#### [EXERCISE INSTRUCTIONS]
Please arrange the records below as a JSON list of strings, with one string for each line and no blank lines. Leave the pictures out.

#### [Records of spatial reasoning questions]
==================================================
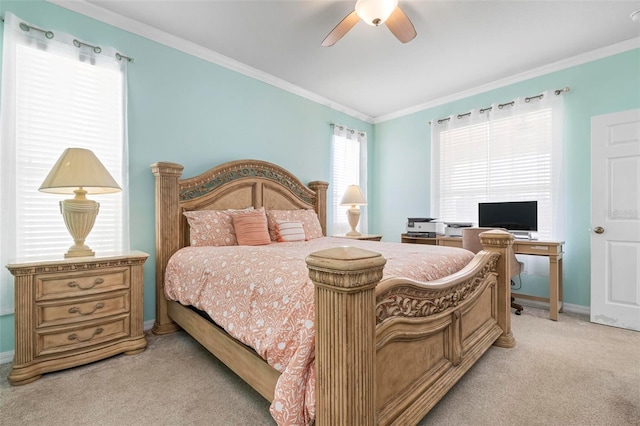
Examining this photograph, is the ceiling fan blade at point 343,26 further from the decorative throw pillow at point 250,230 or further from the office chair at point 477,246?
the office chair at point 477,246

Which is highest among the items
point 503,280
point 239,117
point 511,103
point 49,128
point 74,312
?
point 511,103

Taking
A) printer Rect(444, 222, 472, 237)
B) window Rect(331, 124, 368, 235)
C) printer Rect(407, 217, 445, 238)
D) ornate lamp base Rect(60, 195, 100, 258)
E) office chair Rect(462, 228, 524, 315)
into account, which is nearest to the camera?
ornate lamp base Rect(60, 195, 100, 258)

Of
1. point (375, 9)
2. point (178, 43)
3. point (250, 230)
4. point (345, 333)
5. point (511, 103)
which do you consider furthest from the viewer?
point (511, 103)

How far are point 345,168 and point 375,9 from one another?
104 inches

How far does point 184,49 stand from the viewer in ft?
9.51

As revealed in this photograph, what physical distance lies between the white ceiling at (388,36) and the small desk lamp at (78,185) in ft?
4.25

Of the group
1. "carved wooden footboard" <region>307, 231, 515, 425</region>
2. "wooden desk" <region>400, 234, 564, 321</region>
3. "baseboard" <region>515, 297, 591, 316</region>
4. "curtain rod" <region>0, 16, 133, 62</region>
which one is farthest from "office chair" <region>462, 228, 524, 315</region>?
"curtain rod" <region>0, 16, 133, 62</region>

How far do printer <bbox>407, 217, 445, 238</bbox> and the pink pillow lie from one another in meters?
1.42

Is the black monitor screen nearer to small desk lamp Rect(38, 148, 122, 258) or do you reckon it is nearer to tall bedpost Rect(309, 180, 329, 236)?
tall bedpost Rect(309, 180, 329, 236)

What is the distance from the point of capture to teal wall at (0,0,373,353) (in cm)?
242

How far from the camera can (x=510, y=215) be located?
3432 millimetres

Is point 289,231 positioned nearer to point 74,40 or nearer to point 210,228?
point 210,228

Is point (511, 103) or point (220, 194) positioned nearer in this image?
point (220, 194)

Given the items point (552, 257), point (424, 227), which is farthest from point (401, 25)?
point (552, 257)
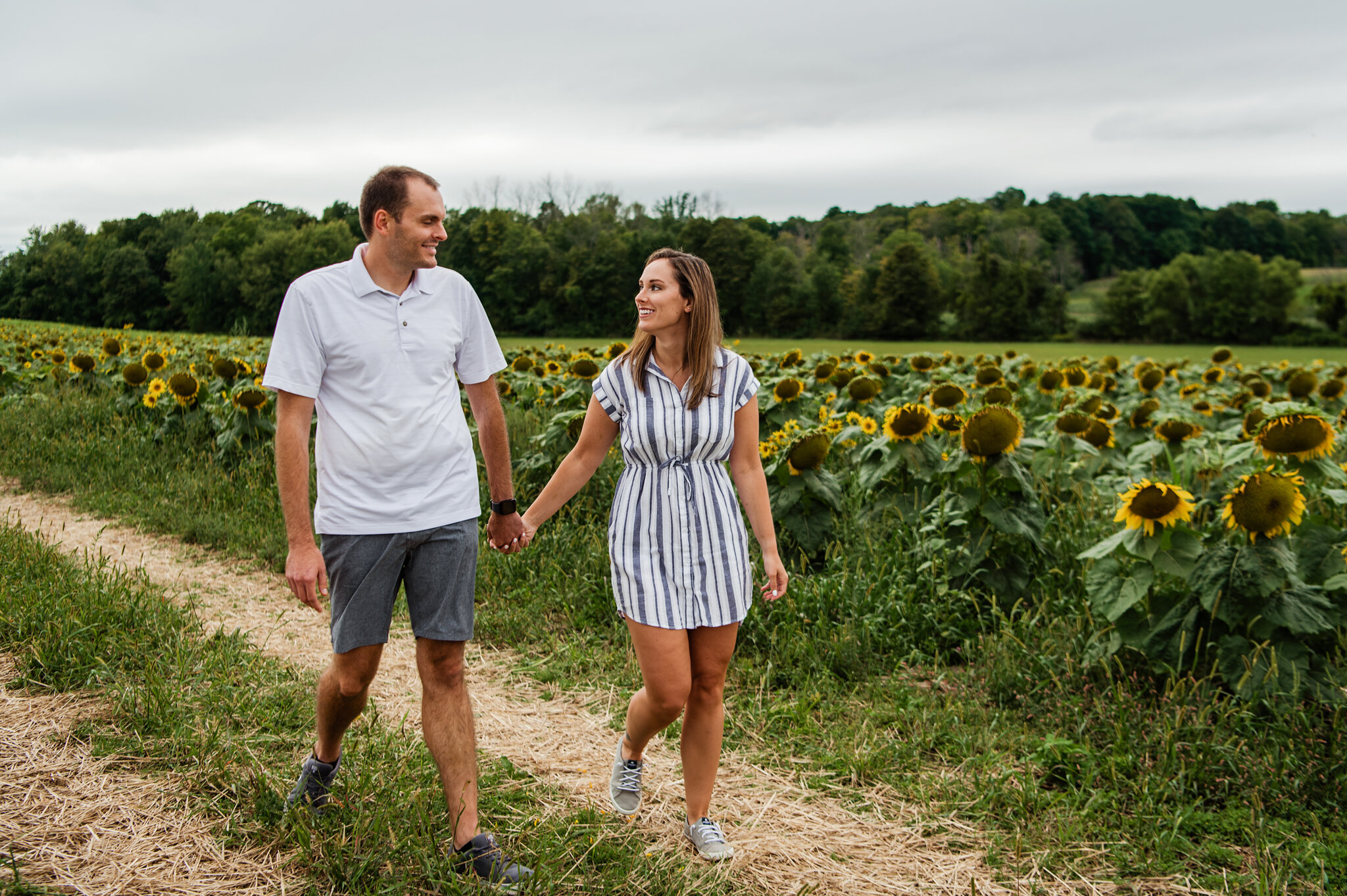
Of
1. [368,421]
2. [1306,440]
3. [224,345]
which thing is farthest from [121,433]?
==================================================
#### [PROBLEM SOLUTION]
[
  "Examining this photograph, is the ceiling fan blade at point 343,26 further from the decorative throw pillow at point 250,230 or further from the office chair at point 477,246?",
  "the office chair at point 477,246",
  "Which is highest among the items",
  "point 503,280",
  "point 239,117",
  "point 511,103",
  "point 49,128",
  "point 74,312",
  "?",
  "point 511,103",
  "Taking",
  "A) printer Rect(444, 222, 472, 237)",
  "B) window Rect(331, 124, 368, 235)",
  "C) printer Rect(407, 217, 445, 238)",
  "D) ornate lamp base Rect(60, 195, 100, 258)",
  "E) office chair Rect(462, 228, 524, 315)",
  "into account, which is nearest to the camera?",
  "ornate lamp base Rect(60, 195, 100, 258)",
  "Of",
  "1. point (375, 9)",
  "2. point (178, 43)",
  "3. point (250, 230)",
  "4. point (345, 333)",
  "5. point (511, 103)",
  "which do you consider furthest from the viewer?",
  "point (511, 103)",
  "How far are point 345,168 and point 375,9 from one another?",
  "104 inches",
  "How far does point 184,49 stand from the viewer in ft?",
  "9.51",
  "As revealed in this photograph, what physical distance lies between the white ceiling at (388,36) and the small desk lamp at (78,185) in ft?",
  "4.25",
  "Of the group",
  "1. \"carved wooden footboard\" <region>307, 231, 515, 425</region>",
  "2. \"wooden desk\" <region>400, 234, 564, 321</region>",
  "3. \"baseboard\" <region>515, 297, 591, 316</region>",
  "4. \"curtain rod\" <region>0, 16, 133, 62</region>",
  "which one is farthest from \"office chair\" <region>462, 228, 524, 315</region>?",
  "\"curtain rod\" <region>0, 16, 133, 62</region>",
  "How far do printer <bbox>407, 217, 445, 238</bbox> and the pink pillow lie from one another in meters?",
  "1.42",
  "Is the black monitor screen nearer to small desk lamp Rect(38, 148, 122, 258) or do you reckon it is nearer to tall bedpost Rect(309, 180, 329, 236)?",
  "tall bedpost Rect(309, 180, 329, 236)",
  "What is the distance from the point of capture to teal wall at (0,0,373,353) (in cm)?",
  "242",
  "How far from the camera can (x=510, y=215) be located?",
  "3432 millimetres",
  "Is point 289,231 positioned nearer to point 74,40 or nearer to point 210,228?",
  "point 210,228",
  "Is point (511, 103) or point (220, 194) positioned nearer in this image?",
  "point (220, 194)",
  "Given the items point (552, 257), point (424, 227), which is farthest from point (401, 25)?",
  "point (552, 257)",
  "Of",
  "1. [368,421]",
  "2. [1306,440]",
  "3. [224,345]",
  "which thing is farthest from [121,433]?"
]